Tribunal Administratif de Rouen — Décision N° TA76-2204694

jeudi 8 décembre 2022

JuridictionTribunal Administratif de Rouen
SectionTribunal Administratif de Rouen
N° DossierTA76-2204694
TypeOrdonnance
RecoursExcès de pouvoir
PublicationC
Avocat requérantSINOIR AURELIE

Texte intégral

Vu la procédure suivante :

Par une requête enregistrée le 21 novembre 2022, et un mémoire complémentaire enregistré le 6 décembre 2022, Mme A B, représentée par Me Sinoir, demande au tribunal :

1°) d'annuler l'arrêté du 31 août 2022 par lequel le préfet de la Seine-Maritime l'a obligée à quitter le territoire français dans un délai de trente jours et a fixé le pays de renvoi ;

2°) d'enjoindre au préfet de la Seine-Maritime d'examiner sa demande de titre de séjour " vie privée et familiale " dans le délai d'un mois suivant la notification du jugement à intervenir, sous astreinte de cent euros par jour de retard ;

3) de mettre à la charge de l'Etat une somme de 1500 au titre de l'article 37 alinéa 2 de la loi du 10 juillet 1991.

Mme B a été admise à l'aide juridictionnelle totale par une décision du 19 octobre 2022.

Vu les autres pièces du dossier.

Vu :

- le code de l'entrée et du séjour des étrangers et du droit d'asile ;

- la loi n° 91-647 du 10 juillet 1991 relative à l'aide juridique ;

- le code de justice administrative.

Considérant ce qui suit :

1. Mme B est une ressortissante géorgienne née le 8 juillet 1963, entrée en France en juin 2021. L'Office français de protection des réfugiés et apatrides (OFPRA) a rejeté sa demande le 22 décembre 2021, et le 11 avril 2022, la Cour nationale du droit d'asile (CNDA) a rejeté son recours contre cette décision. Par l'arrêté attaqué du 31 août 2022, le préfet de la Seine-Maritime l'a obligée à quitter le territoire français dans un délai de trente jours et a fixé son pays de renvoi.

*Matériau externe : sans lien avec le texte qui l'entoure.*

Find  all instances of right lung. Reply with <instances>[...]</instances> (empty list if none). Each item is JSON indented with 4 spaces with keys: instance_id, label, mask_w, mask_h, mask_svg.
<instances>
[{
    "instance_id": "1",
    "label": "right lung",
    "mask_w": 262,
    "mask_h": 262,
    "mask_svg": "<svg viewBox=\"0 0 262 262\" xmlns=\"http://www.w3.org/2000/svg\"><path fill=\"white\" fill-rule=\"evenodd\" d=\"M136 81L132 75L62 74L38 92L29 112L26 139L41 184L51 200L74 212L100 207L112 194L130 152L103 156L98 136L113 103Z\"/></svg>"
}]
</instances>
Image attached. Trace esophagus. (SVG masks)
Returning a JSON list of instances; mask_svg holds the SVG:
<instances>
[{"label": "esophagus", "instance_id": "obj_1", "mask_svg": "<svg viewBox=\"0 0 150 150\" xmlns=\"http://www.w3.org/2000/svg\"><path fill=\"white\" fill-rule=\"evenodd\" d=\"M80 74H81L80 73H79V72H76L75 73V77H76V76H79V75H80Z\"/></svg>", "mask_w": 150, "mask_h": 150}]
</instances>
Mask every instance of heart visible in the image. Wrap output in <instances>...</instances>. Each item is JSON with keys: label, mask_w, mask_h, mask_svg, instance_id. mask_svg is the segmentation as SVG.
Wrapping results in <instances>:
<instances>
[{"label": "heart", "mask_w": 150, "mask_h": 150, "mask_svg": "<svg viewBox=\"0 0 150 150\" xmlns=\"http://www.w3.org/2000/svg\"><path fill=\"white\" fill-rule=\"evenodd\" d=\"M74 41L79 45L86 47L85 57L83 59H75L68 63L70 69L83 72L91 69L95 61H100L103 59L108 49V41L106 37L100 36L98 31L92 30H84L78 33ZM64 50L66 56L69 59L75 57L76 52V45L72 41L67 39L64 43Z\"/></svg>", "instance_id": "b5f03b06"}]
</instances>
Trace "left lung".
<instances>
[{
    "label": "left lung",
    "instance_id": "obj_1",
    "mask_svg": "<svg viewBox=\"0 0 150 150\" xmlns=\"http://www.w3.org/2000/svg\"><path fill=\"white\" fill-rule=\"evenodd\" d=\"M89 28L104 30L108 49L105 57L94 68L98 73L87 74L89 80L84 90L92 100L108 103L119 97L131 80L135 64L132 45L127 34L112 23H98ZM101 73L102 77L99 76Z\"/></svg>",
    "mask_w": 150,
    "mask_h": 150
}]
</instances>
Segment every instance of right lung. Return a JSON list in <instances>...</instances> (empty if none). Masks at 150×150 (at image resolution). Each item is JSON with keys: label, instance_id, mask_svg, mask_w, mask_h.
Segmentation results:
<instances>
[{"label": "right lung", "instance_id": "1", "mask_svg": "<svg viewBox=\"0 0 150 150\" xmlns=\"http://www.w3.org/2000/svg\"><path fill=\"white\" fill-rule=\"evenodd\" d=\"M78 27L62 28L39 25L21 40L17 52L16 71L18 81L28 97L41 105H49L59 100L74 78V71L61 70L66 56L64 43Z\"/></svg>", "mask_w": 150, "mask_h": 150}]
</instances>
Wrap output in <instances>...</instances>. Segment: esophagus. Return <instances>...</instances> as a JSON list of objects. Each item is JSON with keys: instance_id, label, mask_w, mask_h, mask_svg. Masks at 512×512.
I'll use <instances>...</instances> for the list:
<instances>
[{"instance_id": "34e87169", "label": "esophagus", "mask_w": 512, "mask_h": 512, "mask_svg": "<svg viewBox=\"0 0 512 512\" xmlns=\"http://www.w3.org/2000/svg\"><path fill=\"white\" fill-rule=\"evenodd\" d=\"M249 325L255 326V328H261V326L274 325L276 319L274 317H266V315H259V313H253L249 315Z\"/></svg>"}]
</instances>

Sur la recevabilité de la requête :

2. Aux termes de l'article R. 222-1 du code de justice administrative : " Les présidents de tribunal administratif et () les magistrats ayant une ancienneté minimale de deux ans et ayant atteint au moins le grade de premier conseiller désignés à cet effet par le président de leur juridiction peuvent, par ordonnance: () 4º Rejeter les requêtes manifestement irrecevables, lorsque la juridiction n'est pas tenue d'inviter leur auteur à les régulariser ou qu'elles n'ont pas été régularisées à l'expiration du délai imparti par une demande en ce sens ; () ". Aux termes de l'article R. 776-15 du même code, applicable en vertu de l'article R. 776-13-2 du même code en cas d'obligation de quitter le territoire français prise sur le fondement des 1°, 2° ou 4° de l'article L. 611-1 du code de l'entrée et du séjour des étrangers et du droit d'asile : " Les jugements sont rendus, sans conclusions du rapporteur public, par le président du tribunal administratif ou le magistrat qu'il désigne à cet effet. / Les attributions dévolues par les dispositions réglementaires du présent code à la formation de jugement ou à son président sont exercées par ce magistrat. Il peut, par ordonnance : () 4° Rejeter les recours entachés d'une irrecevabilité manifeste non susceptible d'être couverte en cours d'instance ". Aux termes de l'article R. 776-2 de ce code : " () Conformément aux dispositions de l'article L. 614-5 du [code de l'entrée et du séjour des étrangers et du droit d'asile], la notification d'une obligation de quitter le territoire français avec délai de départ volontaire, prise en application des 1°, 2° ou 4° de l'article L. 611-1 du même code, fait courir un délai de quinze jours pour contester cette obligation ainsi que les décisions relatives au séjour, au délai de départ volontaire, au pays de renvoi et à l'interdiction de retour notifiées simultanément () ". Aux termes de l'article R. 776-5 du même code : " () les délais de quinze jours mentionnés aux articles R. 776-2 et R. 776-3 ne sont susceptibles d'aucune prorogation. () ".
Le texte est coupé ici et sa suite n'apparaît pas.